Regarding feature selection, it is the question of selecting the minimal number of features from a set of 143 features with 300 instances. For each decomposed signal using SWT at each level, all the tabulated features have been calculated which leads to a total of 143 features i.e. (16×9-1). The BDFA algorithm has been applied to the extracted feature set which selects the minimal number of features selected using KNN classifier is with 10-fold cross-validation is used to evaluate the performance of the selected feature subset. The performance of the feature selection using BDFA is measured in terms of the selected feature ratio and Fischer ratio. Selected feature ratio is defined as the ratio of the number of features selected to the total number of extracted features. In this work, the selected feature ratio is calculated to be 19/143= 0.13 which helps to ensure high classification speed and accuracy.

Fisher ratio is a measure of how far the data points in different classes are separated and how close the data points in similar classes are evaluated over the selected subset of features38. The average Fisher score is evaluated to be 0.08 using equation 1638.

$${F}_{Tot}=\frac{1}{S}{\sum }_{i=1}^{S}{F}_{i}$$
(16)

where S refers to the number of features in the subset and Fi refers to Fischer index for each feature.

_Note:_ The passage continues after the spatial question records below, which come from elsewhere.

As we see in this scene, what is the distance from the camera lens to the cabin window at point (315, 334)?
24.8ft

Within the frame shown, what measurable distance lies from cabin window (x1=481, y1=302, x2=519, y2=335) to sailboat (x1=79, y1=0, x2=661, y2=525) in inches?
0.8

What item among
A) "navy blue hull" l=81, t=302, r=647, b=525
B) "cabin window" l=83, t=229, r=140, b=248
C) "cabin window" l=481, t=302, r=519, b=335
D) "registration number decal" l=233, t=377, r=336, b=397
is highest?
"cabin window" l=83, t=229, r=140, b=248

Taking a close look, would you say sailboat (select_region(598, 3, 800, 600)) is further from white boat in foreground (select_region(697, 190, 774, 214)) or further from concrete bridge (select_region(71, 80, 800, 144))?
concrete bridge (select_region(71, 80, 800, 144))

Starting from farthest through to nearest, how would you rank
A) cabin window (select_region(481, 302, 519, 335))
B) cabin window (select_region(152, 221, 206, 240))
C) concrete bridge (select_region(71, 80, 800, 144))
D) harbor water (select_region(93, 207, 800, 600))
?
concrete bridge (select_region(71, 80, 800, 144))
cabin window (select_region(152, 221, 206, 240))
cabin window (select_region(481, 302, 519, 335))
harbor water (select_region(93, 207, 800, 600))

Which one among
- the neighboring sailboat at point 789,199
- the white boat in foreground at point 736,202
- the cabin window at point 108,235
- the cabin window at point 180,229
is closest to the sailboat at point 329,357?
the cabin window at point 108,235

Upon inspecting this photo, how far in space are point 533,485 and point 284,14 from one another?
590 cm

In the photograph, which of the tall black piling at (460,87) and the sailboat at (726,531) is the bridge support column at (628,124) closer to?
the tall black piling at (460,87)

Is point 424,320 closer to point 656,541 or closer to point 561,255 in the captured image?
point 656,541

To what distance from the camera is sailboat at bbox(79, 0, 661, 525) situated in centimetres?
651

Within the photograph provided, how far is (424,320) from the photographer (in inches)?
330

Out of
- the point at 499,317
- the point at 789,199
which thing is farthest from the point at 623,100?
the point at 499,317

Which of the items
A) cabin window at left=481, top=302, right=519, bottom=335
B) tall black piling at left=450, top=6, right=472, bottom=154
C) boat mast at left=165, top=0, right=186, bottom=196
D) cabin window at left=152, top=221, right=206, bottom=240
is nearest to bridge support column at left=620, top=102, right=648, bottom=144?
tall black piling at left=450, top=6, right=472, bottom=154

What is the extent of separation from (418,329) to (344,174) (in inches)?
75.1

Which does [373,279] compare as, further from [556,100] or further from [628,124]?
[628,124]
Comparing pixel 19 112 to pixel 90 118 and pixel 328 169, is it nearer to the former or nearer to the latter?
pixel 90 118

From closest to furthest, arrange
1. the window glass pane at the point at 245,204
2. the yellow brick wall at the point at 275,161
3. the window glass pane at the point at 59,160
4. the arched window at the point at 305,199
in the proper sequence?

Table 3 summarizes the performance of the proposed algorithm in terms of various performance metrics. The results indicate that the proposed approach achieves significant improvement in performance with reduced complexity by minimizing the features during the classification phase. The proposed approach uses just 13% of available features to achieve 100% accuracy, precision, specificity, sensitivity and F1 score when compared to other existing studies.

Table 3 Performance Comparison with existing studies – Summary.

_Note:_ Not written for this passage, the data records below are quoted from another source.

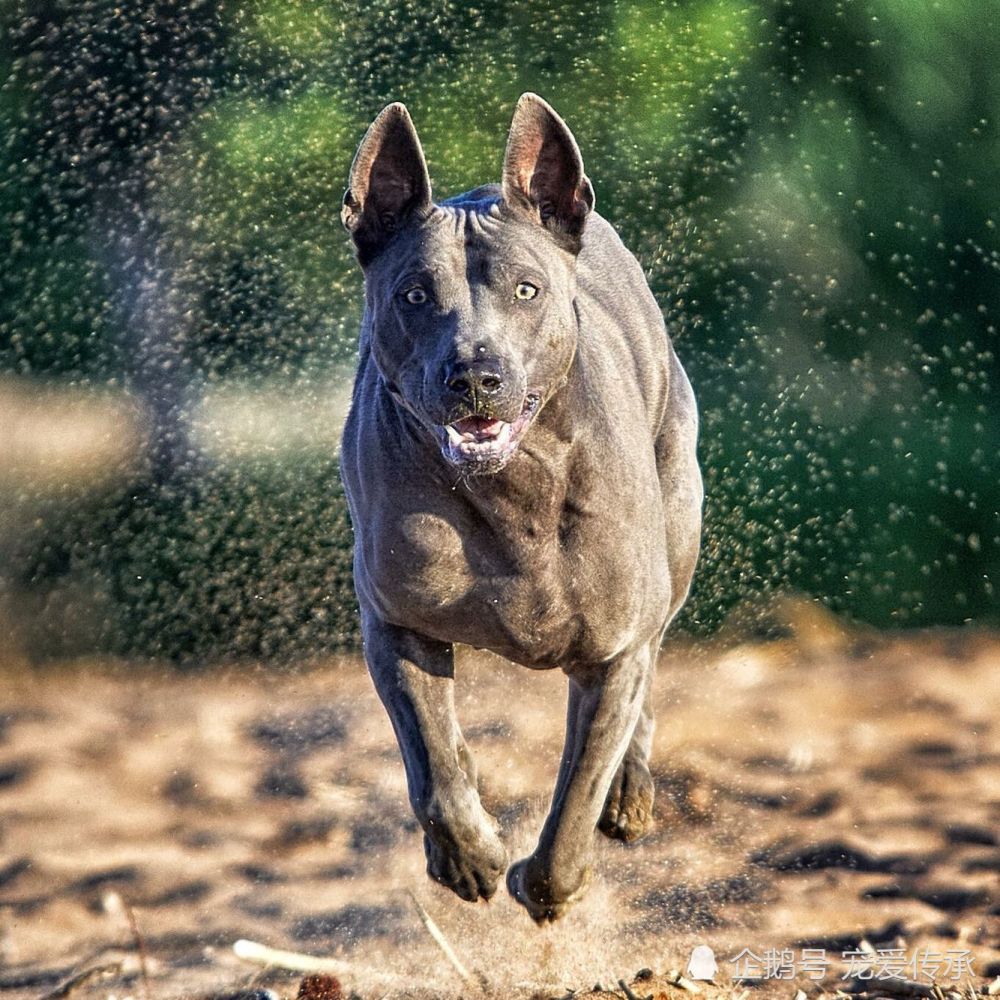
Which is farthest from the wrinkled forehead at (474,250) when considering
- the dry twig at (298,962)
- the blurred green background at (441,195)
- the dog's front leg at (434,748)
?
the blurred green background at (441,195)

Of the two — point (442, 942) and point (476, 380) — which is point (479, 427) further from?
point (442, 942)

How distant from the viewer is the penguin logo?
6777mm

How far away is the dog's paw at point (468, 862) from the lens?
15.0 ft

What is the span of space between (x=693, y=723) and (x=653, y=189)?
268 centimetres

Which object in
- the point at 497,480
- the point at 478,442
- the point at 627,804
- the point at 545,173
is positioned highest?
the point at 545,173

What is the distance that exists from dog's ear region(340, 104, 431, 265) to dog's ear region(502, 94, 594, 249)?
8.4 inches

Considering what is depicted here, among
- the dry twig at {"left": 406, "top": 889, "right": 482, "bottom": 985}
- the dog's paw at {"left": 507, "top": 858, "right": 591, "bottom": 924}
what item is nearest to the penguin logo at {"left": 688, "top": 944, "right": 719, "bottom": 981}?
the dry twig at {"left": 406, "top": 889, "right": 482, "bottom": 985}

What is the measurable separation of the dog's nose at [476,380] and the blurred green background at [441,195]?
5.08 metres

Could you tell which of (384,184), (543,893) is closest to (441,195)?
(384,184)

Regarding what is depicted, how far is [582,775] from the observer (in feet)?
15.4

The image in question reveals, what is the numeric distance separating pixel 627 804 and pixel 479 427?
5.85 ft

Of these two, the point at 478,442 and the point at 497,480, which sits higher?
the point at 478,442

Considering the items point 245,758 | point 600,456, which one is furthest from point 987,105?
point 600,456

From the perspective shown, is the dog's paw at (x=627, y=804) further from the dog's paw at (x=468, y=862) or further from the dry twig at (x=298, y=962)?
the dry twig at (x=298, y=962)
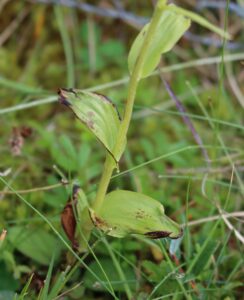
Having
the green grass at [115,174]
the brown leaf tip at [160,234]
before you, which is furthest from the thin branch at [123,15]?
the brown leaf tip at [160,234]

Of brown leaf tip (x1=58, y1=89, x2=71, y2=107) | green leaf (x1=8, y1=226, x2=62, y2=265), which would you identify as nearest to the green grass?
green leaf (x1=8, y1=226, x2=62, y2=265)

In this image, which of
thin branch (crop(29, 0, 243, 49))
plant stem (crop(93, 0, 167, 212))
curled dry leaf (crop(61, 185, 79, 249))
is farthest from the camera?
thin branch (crop(29, 0, 243, 49))

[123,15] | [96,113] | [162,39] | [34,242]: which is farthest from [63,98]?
[123,15]

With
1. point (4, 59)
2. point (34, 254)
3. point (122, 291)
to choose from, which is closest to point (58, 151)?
point (34, 254)

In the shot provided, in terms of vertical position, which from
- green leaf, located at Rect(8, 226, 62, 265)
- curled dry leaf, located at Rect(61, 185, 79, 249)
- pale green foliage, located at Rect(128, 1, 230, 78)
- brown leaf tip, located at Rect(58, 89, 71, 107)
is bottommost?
green leaf, located at Rect(8, 226, 62, 265)

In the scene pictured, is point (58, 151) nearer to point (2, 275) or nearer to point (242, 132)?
point (2, 275)

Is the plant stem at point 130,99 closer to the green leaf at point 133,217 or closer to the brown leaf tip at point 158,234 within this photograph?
the green leaf at point 133,217

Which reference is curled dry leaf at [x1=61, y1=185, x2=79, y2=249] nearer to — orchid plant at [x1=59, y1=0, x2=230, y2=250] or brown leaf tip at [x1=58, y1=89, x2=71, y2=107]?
orchid plant at [x1=59, y1=0, x2=230, y2=250]
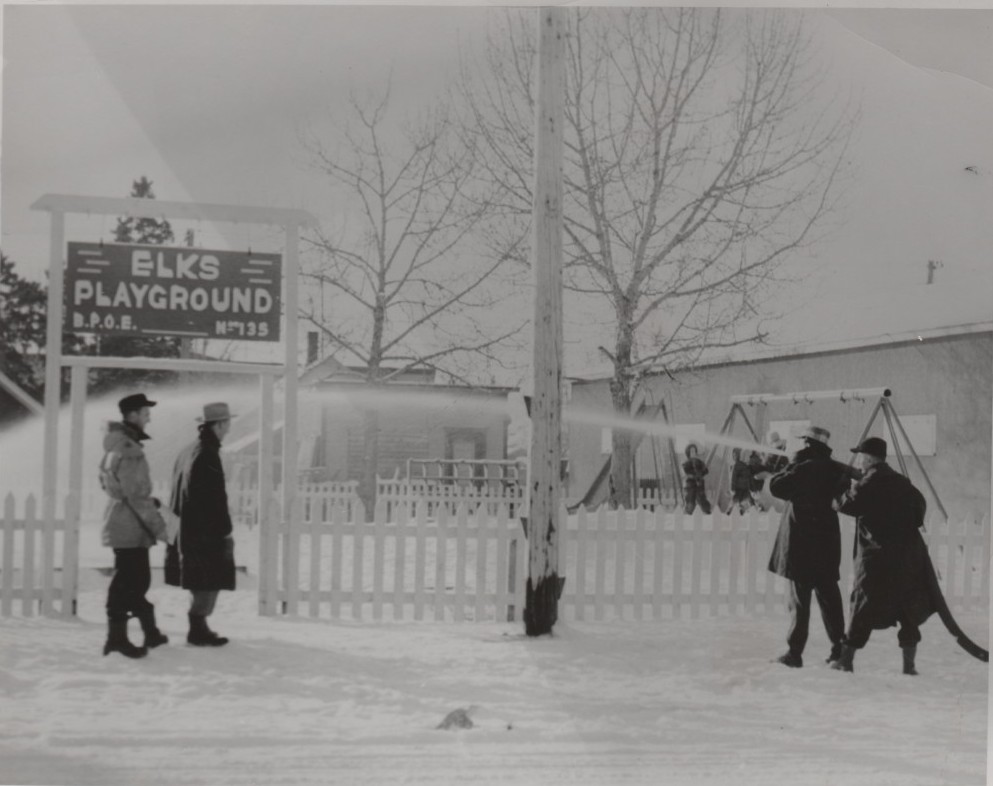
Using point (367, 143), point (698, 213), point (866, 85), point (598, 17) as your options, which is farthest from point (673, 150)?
point (367, 143)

The strength of the proposed approach is its simplicity and being light-weight. The DNN learns from the robust features selected using the BDFA algorithm to classify a EEG signals as seizure or normal which may help to quick emergency response on demand. Though the BDFA is simple and robust and offers several advantages for EEG signal feature selection, it's essential to consider the potential limitations such as computational overhead for large datasets, careful parameter tuning, risks of overfitting, and convergence speed. Careful study of the BDFA and datasets helps to improve the performance irrespective of various limitations mentioned above in real-time classification and feature selection problems. Also, the proposed method will be tested against other benchmarks datasets on EEG signals to detect epileptic seizures in future and to develop edge IoT device to identify seizure and to initiate medication immediately on demand.

Conclusion

In this paper, an improved epileptic seizure detection system using deep neural network and binary dragonfly algorithm has been proposed. Stationary wavelet transform is used to decompose EEG signals into different sub-bands and various features are extracted from them. The binary dragonfly algorithm is used to select the robust and optimal features that are sufficient enough to detect the condition of seizure has been selected. The deep neural network model was then trained using the robust features selected using the nature-inspired heuristic algorithm and used the knowledge base to classify the ictal and interictal EEG signals from normal EEG signals. The heuristic algorithm selects a robust feature subset of extracted features which improves the classification accuracy and speeds up the training and detection process. The experimental results illustrate that the proposed approach achieves 100% classification accuracy, sensitivity, specificity, F1 score, and average Fischer score with just a 13% selected feature ratio when compared to existing approaches. This proposed system helps medical practitioners to diagnose and heal epileptic patients at a higher rate by integrating it with hospitals using the Internet of Medical Things which can provide precision medicine. In future, we planned to construct an edge device that detects the seizure onset condition and alert the medical practitioners and family members to initiate the medications and also to test the efficacy of the proposed approach on several EEG datasets.